Like its predecessor Buzz Junior: Jungle Party, Publisher Sony's Buzz! Junior: RoboJam is a kiddie-focused collection of two dozen minigames, tied together with a loose story - in this case, some sort of "basic training meets a juvenile detention center"-style competition. Like its predecessor, it's played by one-to-four players using the Buzz! controllers - meaty pads with four rectangular buttons and one gigantic red "buzzer" which lights up but doesn't actually make a buzzing noise. Or any other sound, for that matter. And like its predecessor, Buzz! Junior: RoboJam is great for the little ones, but will have questionable appeal to anyone over the age of ten.
It's not that the mini-games aren't fun. They're fine, and you could argue they're more consistently good than the ones in Jungle Party. But they're hellishly simplistic, and the controllers' lack of a D-pad or analog stick sometimes leads to odd control schemes.
For instance, you'd think that giving each robot a rocket launcher and telling them to blow each other up would be bombastic mayhem. But with no directional control, you can't actually move your robot anywhere or tell them were to shoot - instead, they stand in place, rotating. You press the buzzer once to make them stop turning (which determines the direction in which they'll shoot) and again to choose the distance of your shot. Sure, it still works, but it's far from ideal.
Another weakness, at least in our eyes, is that robots aren't as funny as monkeys.
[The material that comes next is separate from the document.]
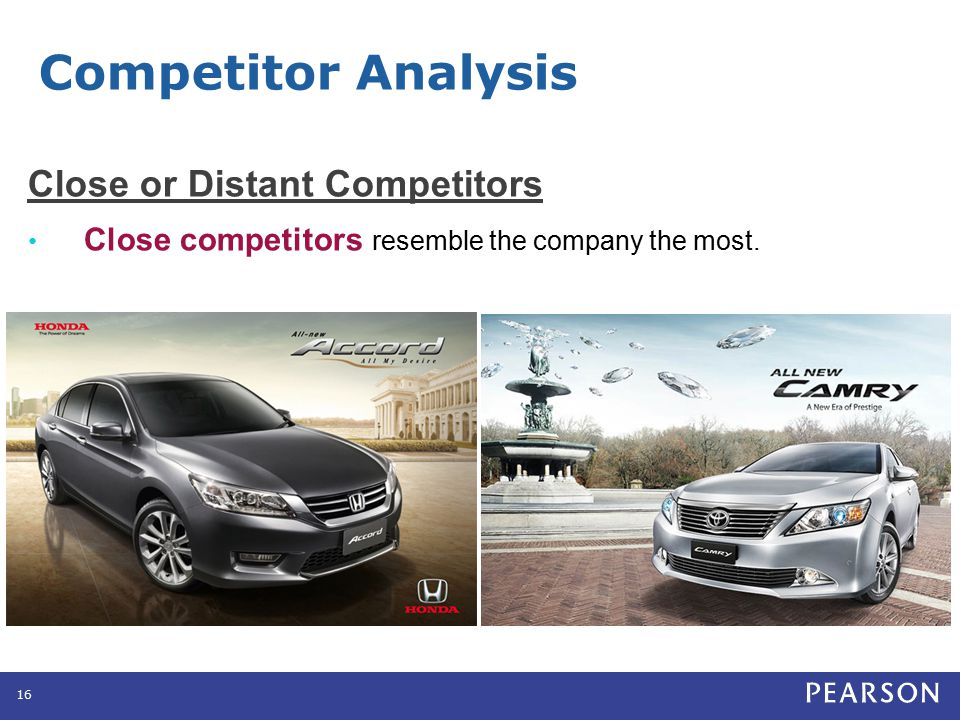 Competitor Analysis Good or Bad Competitors Good competitors:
Thus, it's not as darkly humorous to see them electrocuted, smashed flat by a giant piston, or charred black by an exploding bomb. Call us sadistic, but that was the only real reason we recommended Jungle Party to grown-up gamers, and it's not recreated here.
All told, kids who liked Buzz! Junior: Jungle Party will surely like this as well because it's almost the same game in a different wrapper. But older gamers will most likley want to let this one pass.